Work task => Please update the data below by replacing each "Книга" with "Издание" and changing nothing else. Leave the pictures out and give only the text lines.

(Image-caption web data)
════
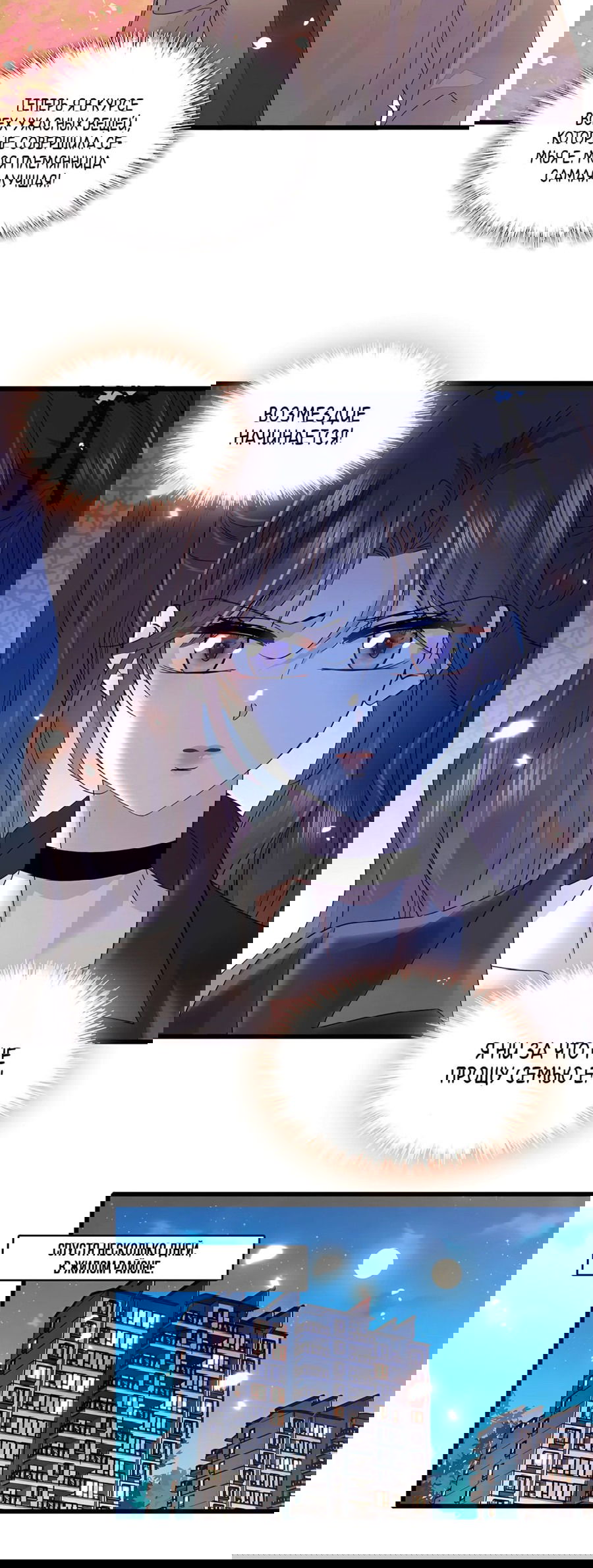 Манга Эта всемогущая фальшивка будет отжигать! - Глава 61 Страница 19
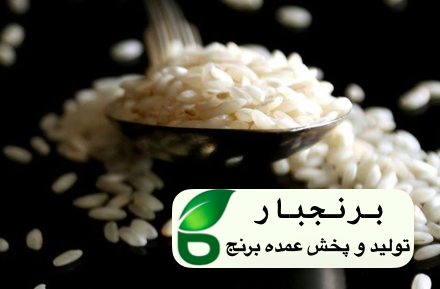 قیمت برنج عنبربو درجه ۱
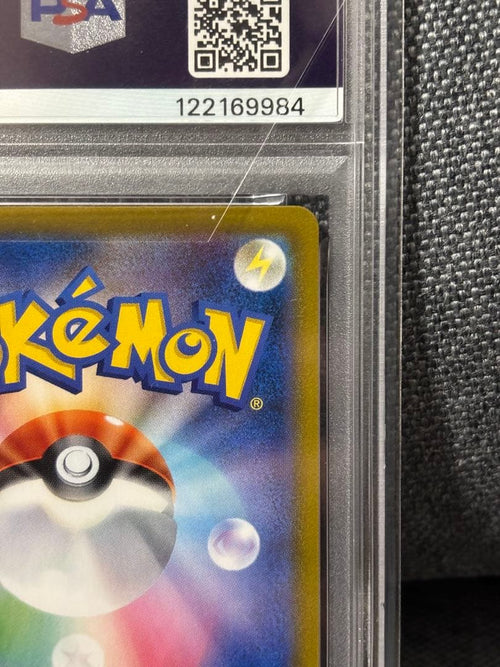 Pok Mon Trading Card Game Psa10 Vmax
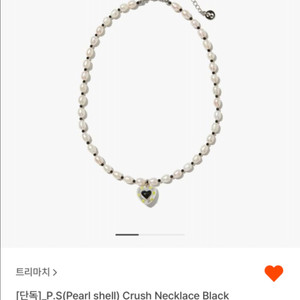 트리마치 _P.S Crush Necklace Black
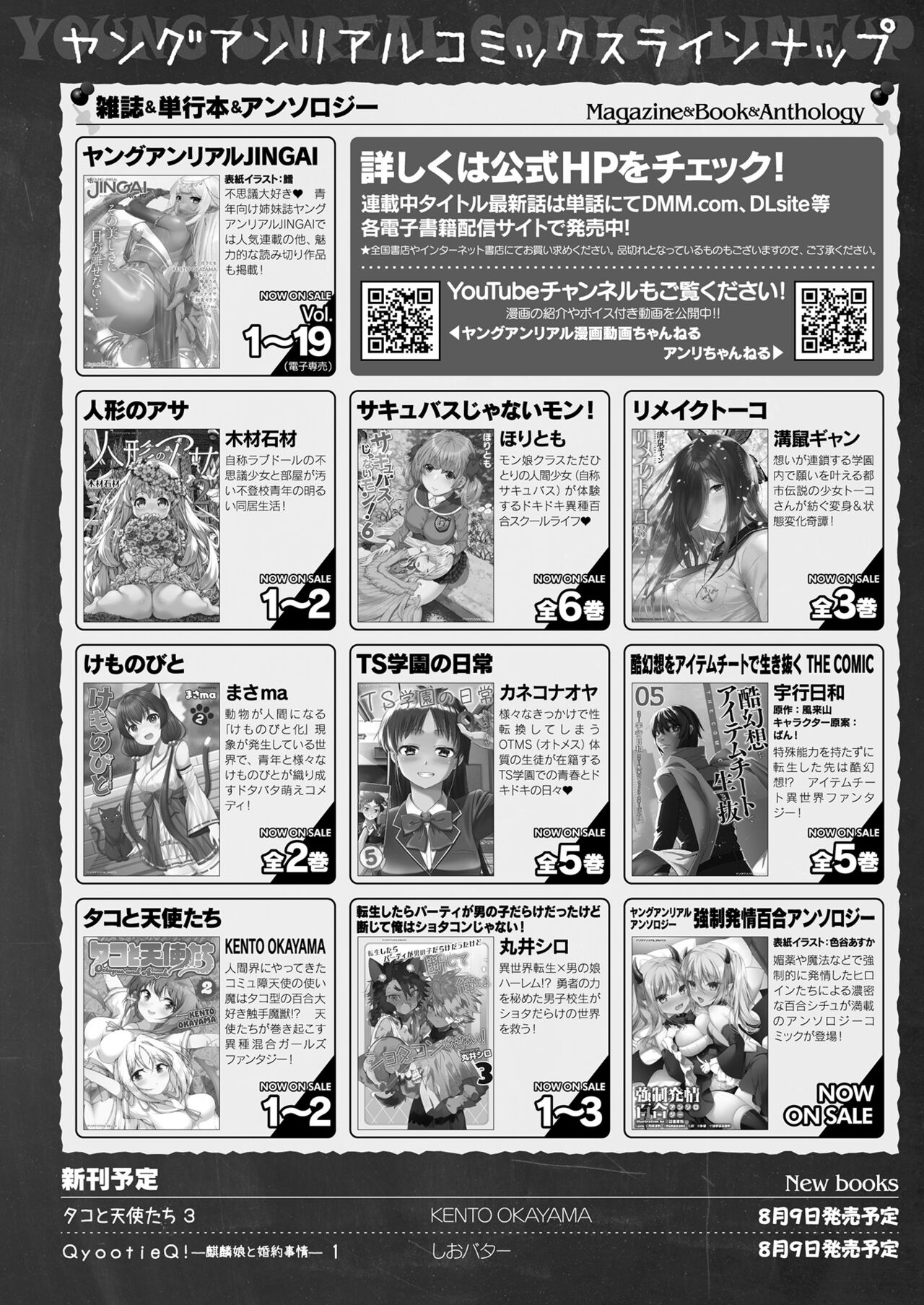 COMIC Unreal 2024-08 Vol. 110 - Page 474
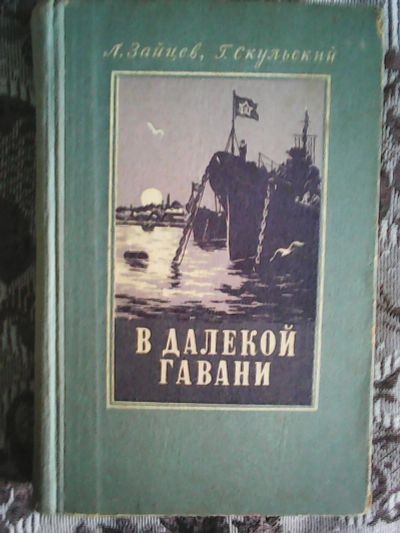 Лот: 11694451. Фото: 1. Л. Зайцев, Г. Скульский. В далёкой... Художественная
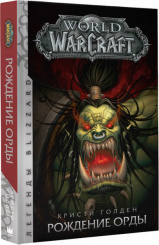 Книга World Of WarCraft: Рождение Орды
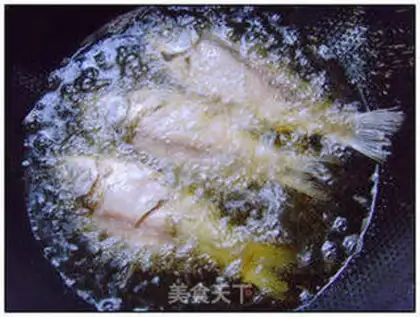 Make Home-cooked carp sauce step 1
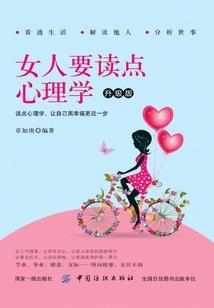 蓝图时代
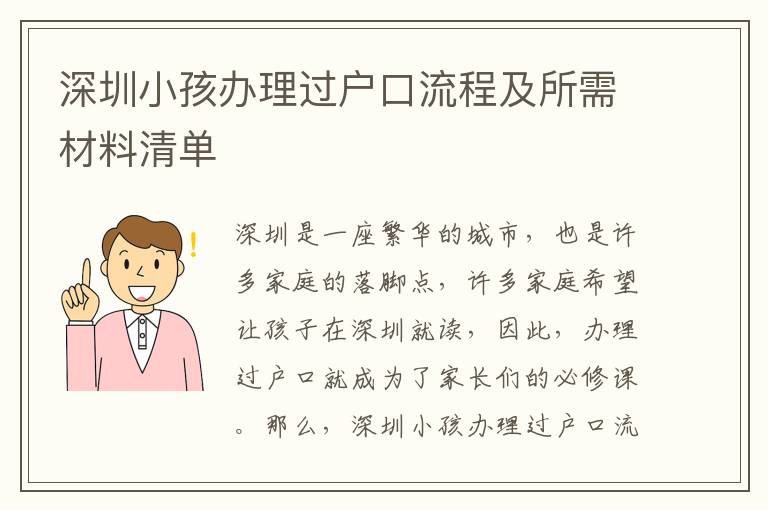 深圳小孩辦理過戶口流程及所需材料清單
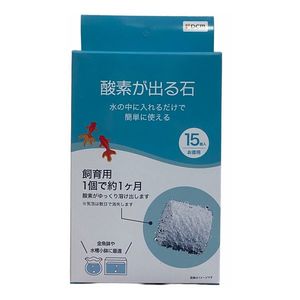 水槽・アクアリウム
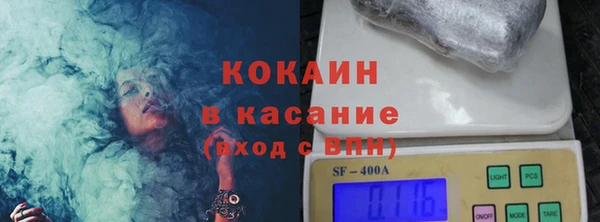 jwh Чекалин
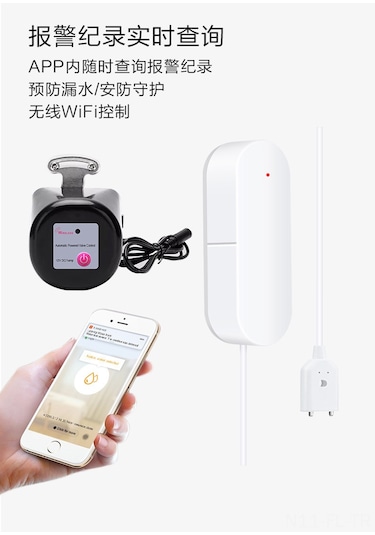 Lemestar Akıllı Wifi Su Vanası, Alexa Ve Google Asistan Uyumlu, İos/android Uygulama İle Ses Kontrolü Ve Uzaktan Yönetim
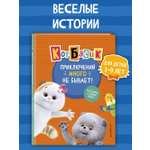 Книга Эксмо Кот Басик Приключений много
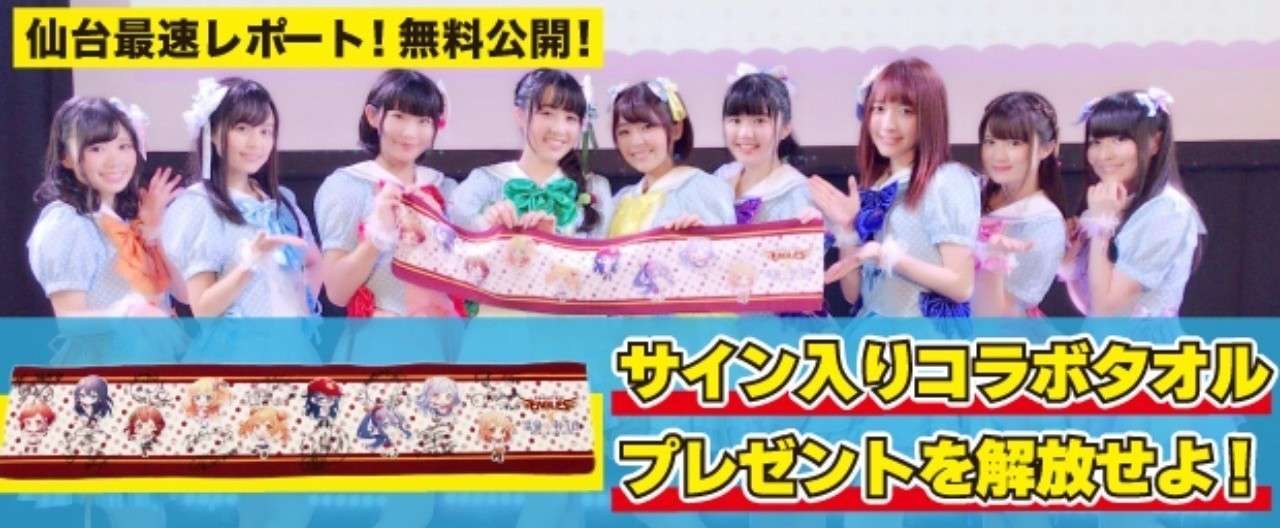 速報_ヘッダー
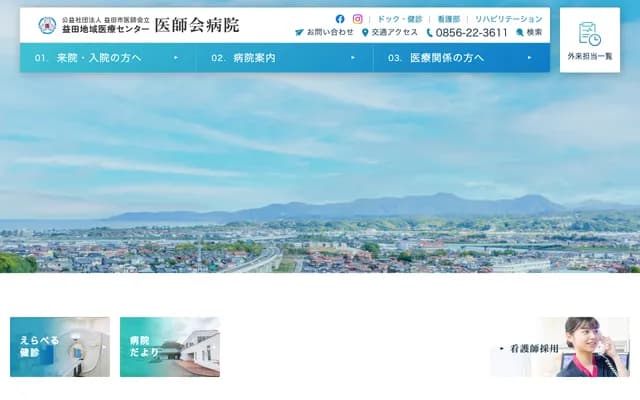 Masuda Regional Medical Center Physicians Association Hospital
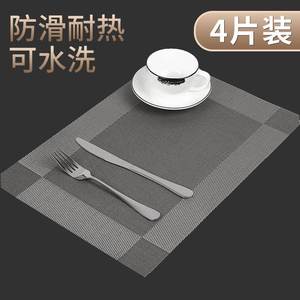吃饭桌垫餐桌上的盘子垫子隔热垫西歺攴垫餐卓埑家用西餐厅用垫布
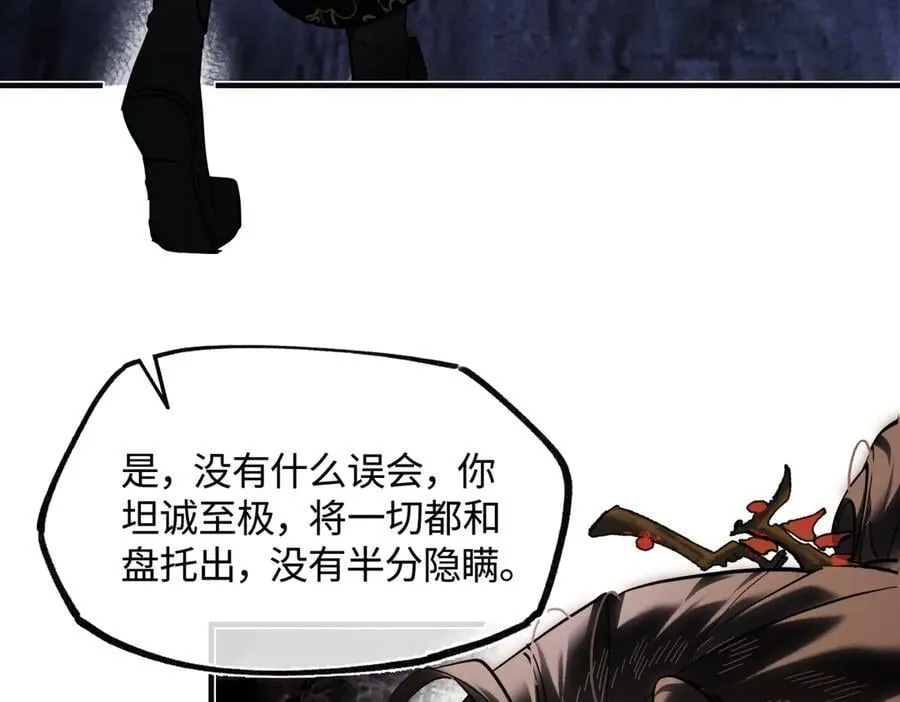 第三十五话 旧事（下） 第204页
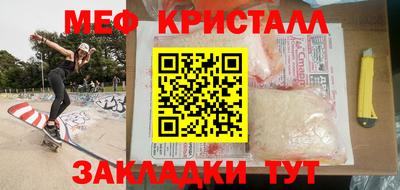 альфа пвп VHQ Усть-Илимск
════
Result =>
 Манга Эта всемогущая фальшивка будет отжигать! - Глава 61 Страница 19
 قیمت برنج عنبربو درجه ۱
 Pok Mon Trading Card Game Psa10 Vmax
 트리마치 _P.S Crush Necklace Black
 COMIC Unreal 2024-08 Vol. 110 - Page 474
 Лот: 11694451. Фото: 1. Л. Зайцев, Г. Скульский. В далёкой... Художественная
 Издание World Of WarCraft: Рождение Орды
 Make Home-cooked carp sauce step 1
 蓝图时代
 深圳小孩辦理過戶口流程及所需材料清單
 水槽・アクアリウム
 jwh Чекалин
 Lemestar Akıllı Wifi Su Vanası, Alexa Ve Google Asistan Uyumlu, İos/android Uygulama İle Ses Kontrolü Ve Uzaktan Yönetim
 Издание Эксмо Кот Басик Приключений много
 速報_ヘッダー
 Masuda Regional Medical Center Physicians Association Hospital
吃饭桌垫餐桌上的盘子垫子隔热垫西歺攴垫餐卓埑家用西餐厅用垫布
 第三十五话 旧事（下） 第204页
 альфа пвп VHQ Усть-Илимск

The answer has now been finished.